### Problem statement
Each line starting at the one that contains "Den flotte gamle" and ending at the one that contains "1/16 Farmall 1206 tractor" must be returned exactly, and the rest of the listing is left out.

### Given records
▽
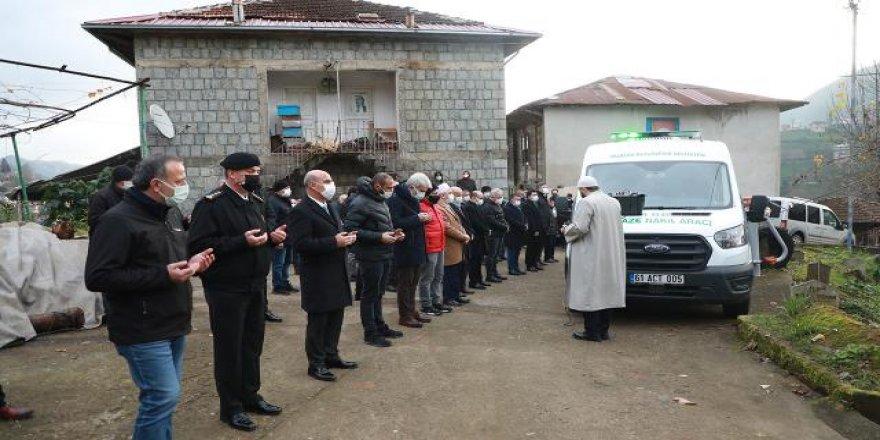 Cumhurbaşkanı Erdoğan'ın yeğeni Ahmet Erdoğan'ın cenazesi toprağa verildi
△
▽
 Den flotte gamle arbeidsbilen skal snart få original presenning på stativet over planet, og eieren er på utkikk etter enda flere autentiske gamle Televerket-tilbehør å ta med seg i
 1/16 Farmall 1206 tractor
△
### Exercise solution
 Den flotte gamle arbeidsbilen skal snart få original presenning på stativet over planet, og eieren er på utkikk etter enda flere autentiske gamle Televerket-tilbehør å ta med seg i
 1/16 Farmall 1206 tractor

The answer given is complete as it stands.